Худенький испуганный мальчонка не мог не запасть в доброе сердце женщины. Глядя в его большие зеленые глаза, Молли иной раз диву давалась, как всё-таки дети бывают похожи на своих родителей, нет, не внешне, точнее сказать, не только: в его глазах она видела не Лили и не Джеймса, она видела лучшее, что было в них обоих. И как всё же бывает несправедлива жизнь по отношению к тем, кто и так от неё уже натерпелся сполна. Как будто в чаше страданий юного Поттера не было дна.
— Я в жизни не видел его таким, — жалко выдавил Рон, пряча лицо в ладони, — он… лежал и молчал, как… как будто спал, а потом начал кричать и раздирать лицо ногтями. До крови. Доктора сказали, что это уже третий припадок…
— Несчастный мальчик, — только и сказала Молли, поспешно стирая выступившие на глаза слёзы. Но чем больше она старалась не плакать, тем хуже у неё получалось.

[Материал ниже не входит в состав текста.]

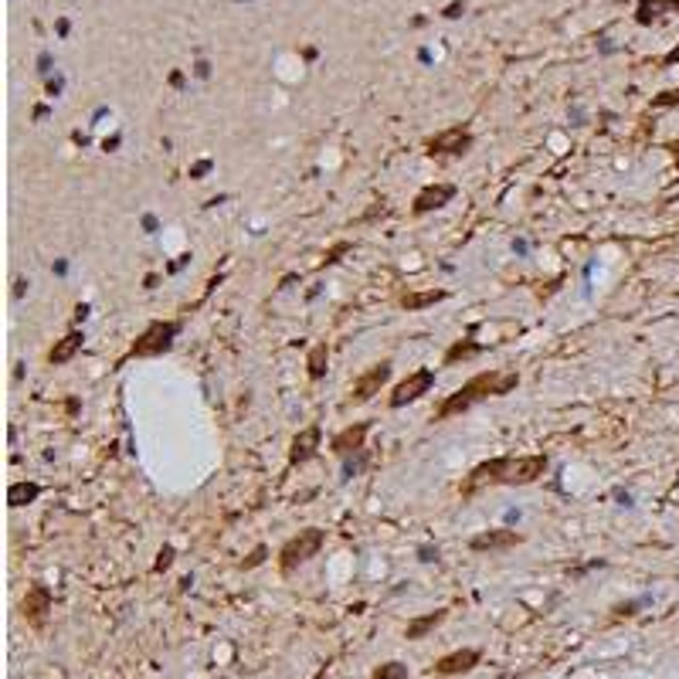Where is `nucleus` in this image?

Мысль о том, сколько бедный мальчик перенес и сколько ему еще предстоит вынести, разрывала на части её хрупкое материнское сердце.
— Рон, я боюсь, что ничего нельзя поделать, — прикусывая щёки и силясь тоже не заплакать, ответила Гермиона, ласково перебирая отросшие рыжие пряди волос, — надежда умерла вместе с Тёмным Лордом, который единственный знал, какое проклятие накладывает…
Глава 3
«Это ведь не сон, правда?» — мысль настойчиво, слишком настойчиво, крутилась в голове уже не первый день, но сегодня она звучала так громко, что, казалось, ни о чем другом я попросту не мог думать.
В коридоре было тихо, и даже наши прерывистые вздохи, отражающиеся от голых стен, были словно съедены этой убивающей всё кругом тишиной. Больничная стерильность давила отвратительными полынными запахами, которые за время пребывания в госпитале св. Мунго въелись в меня до самых костей. Справочник по травам гласил, что полынь имеет удивительное успокаивающее действие на расшатанную нервную систему. Сколько я уже здесь? Неделю? Две? Три? Не помню. Дни перестали быть для меня чем-то само собой разумеющимся.
Новая жизнь диктовала новый режим, порядок, условия. Теперь я знал, что ночь заканчивается в момент прихода медсестры. Какая ирония судьбы: раньше люди буквально лезли друг на друга, чтобы только взглянуть на меня, а сейчас?.. А сейчас даже младший медперсонал с трудом переносил моё общество. Наверное, сама аура убитой жизни и безысходности вкупе с возможностью увидеть очередной припадок и послужили этому причиной. Был ли я расстроен? Не был. Но, так или иначе, ко мне, после нескольких неудачных попыток наладить контакт, отправляли одну и ту же женщину. Она так и не назвала своего имени, была в годах, с приятным, немного хриплым голосом, который порой дрожал, как лист на ветру.